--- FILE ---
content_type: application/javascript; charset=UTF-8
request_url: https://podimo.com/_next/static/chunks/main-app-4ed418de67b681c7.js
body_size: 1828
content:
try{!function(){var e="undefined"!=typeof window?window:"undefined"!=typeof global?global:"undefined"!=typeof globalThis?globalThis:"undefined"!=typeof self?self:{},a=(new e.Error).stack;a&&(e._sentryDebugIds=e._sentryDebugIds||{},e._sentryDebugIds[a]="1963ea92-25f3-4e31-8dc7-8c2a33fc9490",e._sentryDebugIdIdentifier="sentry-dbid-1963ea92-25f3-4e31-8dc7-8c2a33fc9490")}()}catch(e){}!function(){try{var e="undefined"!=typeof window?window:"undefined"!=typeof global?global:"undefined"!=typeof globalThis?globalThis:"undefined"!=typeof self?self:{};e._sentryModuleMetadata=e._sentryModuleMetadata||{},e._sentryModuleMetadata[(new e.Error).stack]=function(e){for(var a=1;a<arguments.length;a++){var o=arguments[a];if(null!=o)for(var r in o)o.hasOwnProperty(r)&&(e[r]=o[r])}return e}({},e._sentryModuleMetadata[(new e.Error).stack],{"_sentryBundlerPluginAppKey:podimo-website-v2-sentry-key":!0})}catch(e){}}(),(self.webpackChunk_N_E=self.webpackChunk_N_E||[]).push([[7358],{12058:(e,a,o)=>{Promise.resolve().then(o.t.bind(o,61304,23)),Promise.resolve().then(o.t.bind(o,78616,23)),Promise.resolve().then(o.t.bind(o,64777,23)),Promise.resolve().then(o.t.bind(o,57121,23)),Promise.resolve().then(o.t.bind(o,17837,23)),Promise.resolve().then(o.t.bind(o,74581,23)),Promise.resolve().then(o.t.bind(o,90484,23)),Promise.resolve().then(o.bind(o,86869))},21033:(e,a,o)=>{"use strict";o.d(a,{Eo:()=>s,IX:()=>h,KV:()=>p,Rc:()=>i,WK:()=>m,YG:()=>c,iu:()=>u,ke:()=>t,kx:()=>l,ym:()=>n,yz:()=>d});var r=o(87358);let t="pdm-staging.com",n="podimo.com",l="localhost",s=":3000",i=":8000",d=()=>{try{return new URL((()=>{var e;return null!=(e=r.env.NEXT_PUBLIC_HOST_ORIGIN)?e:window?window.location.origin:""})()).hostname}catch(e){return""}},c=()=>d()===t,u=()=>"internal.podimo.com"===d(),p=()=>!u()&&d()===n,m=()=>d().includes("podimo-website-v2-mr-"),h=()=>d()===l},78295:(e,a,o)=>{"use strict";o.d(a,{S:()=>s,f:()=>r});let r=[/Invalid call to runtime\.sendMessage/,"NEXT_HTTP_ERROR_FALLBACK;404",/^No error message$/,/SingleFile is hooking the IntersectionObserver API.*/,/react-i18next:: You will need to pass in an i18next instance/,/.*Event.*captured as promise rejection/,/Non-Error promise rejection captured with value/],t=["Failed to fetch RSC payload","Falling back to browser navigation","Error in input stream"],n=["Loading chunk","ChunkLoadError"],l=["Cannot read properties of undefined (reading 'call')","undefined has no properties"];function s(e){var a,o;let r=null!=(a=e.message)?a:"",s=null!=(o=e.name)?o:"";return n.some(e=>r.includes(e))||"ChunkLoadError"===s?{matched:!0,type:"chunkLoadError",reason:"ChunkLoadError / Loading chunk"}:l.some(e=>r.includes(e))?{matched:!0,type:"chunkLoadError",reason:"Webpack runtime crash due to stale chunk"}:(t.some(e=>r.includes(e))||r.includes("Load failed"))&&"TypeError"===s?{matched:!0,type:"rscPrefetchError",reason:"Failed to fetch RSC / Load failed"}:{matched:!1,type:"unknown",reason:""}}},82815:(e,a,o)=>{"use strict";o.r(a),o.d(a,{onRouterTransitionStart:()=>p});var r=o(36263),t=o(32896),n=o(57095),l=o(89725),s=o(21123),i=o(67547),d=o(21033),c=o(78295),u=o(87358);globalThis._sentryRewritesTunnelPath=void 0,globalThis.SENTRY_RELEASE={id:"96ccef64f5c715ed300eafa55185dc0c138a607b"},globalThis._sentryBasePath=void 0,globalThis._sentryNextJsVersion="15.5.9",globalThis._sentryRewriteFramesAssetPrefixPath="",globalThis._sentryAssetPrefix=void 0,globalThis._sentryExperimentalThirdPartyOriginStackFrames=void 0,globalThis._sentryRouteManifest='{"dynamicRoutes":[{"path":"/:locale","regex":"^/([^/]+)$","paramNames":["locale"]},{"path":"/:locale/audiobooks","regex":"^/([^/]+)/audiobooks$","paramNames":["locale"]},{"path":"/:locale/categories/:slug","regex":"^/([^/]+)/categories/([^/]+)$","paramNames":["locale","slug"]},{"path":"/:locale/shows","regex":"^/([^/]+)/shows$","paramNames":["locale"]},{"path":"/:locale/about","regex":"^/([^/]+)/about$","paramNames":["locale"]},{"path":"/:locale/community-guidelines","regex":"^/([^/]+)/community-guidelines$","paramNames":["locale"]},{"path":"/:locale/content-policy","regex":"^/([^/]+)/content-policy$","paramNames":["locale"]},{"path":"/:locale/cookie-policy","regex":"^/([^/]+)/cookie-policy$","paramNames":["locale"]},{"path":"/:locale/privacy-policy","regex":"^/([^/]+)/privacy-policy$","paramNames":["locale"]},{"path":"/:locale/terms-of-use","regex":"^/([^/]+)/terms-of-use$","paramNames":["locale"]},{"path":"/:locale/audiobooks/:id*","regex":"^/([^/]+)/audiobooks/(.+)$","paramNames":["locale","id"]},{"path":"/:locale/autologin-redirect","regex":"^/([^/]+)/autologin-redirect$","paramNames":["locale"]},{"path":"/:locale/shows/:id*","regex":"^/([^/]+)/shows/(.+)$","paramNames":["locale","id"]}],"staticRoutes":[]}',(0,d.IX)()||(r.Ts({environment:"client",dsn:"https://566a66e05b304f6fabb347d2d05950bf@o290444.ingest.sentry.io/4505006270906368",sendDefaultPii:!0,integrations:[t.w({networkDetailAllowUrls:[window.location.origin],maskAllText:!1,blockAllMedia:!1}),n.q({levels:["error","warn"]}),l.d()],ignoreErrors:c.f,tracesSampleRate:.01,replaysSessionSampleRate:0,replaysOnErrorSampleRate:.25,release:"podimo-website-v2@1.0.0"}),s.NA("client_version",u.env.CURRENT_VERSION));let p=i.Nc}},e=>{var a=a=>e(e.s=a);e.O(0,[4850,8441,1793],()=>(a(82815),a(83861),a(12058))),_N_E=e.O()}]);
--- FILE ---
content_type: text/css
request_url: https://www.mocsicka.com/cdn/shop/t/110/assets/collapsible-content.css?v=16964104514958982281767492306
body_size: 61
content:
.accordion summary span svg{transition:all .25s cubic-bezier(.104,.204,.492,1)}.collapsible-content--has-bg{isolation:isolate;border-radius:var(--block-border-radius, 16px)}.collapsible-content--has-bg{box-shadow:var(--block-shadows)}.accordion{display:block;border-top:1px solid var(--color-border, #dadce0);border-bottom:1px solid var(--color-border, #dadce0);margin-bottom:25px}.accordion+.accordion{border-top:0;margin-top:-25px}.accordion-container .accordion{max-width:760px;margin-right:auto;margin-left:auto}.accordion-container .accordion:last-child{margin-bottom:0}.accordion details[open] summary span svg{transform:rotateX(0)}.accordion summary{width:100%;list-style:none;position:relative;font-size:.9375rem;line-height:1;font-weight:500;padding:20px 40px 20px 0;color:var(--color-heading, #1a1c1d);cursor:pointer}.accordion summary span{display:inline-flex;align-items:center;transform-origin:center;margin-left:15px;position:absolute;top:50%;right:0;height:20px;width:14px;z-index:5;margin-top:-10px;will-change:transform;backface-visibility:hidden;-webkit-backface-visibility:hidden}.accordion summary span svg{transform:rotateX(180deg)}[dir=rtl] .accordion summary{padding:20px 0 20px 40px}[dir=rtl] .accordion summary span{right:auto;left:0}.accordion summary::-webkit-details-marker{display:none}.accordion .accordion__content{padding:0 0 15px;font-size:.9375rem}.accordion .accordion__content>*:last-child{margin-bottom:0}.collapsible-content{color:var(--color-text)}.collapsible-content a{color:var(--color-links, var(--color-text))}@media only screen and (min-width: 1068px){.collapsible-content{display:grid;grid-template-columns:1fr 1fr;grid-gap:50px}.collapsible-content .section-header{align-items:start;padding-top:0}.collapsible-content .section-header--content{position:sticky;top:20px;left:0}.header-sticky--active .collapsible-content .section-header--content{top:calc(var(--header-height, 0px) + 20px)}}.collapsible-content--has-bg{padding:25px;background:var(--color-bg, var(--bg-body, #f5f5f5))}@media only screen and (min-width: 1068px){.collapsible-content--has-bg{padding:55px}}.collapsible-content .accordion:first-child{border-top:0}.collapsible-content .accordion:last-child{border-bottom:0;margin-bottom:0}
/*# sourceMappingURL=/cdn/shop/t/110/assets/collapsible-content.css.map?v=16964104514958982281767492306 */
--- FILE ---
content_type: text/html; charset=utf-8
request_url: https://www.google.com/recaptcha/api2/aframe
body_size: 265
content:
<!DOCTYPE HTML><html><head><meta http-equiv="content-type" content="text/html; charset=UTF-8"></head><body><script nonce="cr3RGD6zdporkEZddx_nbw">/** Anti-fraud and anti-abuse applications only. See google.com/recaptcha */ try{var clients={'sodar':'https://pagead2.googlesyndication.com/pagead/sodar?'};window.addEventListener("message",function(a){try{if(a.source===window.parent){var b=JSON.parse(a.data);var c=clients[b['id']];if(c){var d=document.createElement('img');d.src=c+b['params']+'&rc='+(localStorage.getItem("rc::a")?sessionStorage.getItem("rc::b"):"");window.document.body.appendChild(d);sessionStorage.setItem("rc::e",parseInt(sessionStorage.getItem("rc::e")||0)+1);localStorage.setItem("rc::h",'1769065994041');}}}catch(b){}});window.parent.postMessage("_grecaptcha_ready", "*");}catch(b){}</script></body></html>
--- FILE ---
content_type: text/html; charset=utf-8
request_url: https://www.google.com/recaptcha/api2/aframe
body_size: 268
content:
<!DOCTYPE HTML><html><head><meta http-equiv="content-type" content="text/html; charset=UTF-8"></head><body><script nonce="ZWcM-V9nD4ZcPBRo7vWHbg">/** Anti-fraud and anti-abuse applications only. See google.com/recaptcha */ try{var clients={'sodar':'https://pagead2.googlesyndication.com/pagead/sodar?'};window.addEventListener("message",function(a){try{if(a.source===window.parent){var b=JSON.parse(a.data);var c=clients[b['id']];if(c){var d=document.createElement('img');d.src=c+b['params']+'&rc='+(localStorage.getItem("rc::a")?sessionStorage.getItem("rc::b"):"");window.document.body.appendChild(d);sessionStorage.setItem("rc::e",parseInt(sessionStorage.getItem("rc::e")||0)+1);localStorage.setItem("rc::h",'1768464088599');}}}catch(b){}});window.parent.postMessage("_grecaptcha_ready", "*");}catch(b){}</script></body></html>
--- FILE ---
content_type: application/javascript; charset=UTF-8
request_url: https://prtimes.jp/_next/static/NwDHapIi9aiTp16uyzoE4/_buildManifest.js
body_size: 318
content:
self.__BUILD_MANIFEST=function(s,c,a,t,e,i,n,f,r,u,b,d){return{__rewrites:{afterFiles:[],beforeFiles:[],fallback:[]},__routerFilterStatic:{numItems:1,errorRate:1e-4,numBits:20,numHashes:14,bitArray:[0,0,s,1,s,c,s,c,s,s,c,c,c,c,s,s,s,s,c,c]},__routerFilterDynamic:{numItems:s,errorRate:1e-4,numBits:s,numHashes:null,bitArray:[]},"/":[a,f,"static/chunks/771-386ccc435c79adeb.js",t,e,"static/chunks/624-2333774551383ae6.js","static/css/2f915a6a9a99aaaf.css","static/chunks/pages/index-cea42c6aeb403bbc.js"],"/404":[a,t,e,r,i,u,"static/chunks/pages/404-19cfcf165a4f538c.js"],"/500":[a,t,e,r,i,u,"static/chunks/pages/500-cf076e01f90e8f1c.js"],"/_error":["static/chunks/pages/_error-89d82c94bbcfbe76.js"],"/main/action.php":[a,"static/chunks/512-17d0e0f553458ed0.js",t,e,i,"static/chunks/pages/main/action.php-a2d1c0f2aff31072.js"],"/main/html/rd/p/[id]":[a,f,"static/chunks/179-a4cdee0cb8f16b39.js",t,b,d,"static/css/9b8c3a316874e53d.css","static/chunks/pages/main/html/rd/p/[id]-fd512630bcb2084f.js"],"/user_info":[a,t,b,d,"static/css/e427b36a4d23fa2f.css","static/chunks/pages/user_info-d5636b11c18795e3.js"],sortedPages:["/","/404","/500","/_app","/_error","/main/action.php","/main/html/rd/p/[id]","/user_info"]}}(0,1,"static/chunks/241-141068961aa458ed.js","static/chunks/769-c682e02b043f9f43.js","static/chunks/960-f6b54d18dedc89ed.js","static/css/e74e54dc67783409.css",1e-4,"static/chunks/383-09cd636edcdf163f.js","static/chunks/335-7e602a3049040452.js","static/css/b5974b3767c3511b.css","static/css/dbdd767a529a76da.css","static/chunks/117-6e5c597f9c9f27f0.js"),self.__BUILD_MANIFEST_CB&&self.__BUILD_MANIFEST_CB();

****

▸ **Task brief**: Where the string "shop" turns up in a line of the data above, copy that whole line.

▸ **Task solution**:
request_url: https://www.mocsicka.com/cdn/shop/t/110/assets/collapsible-content.css?v=16964104514958982281767492306
/*# sourceMappingURL=/cdn/shop/t/110/assets/collapsible-content.css.map?v=16964104514958982281767492306 */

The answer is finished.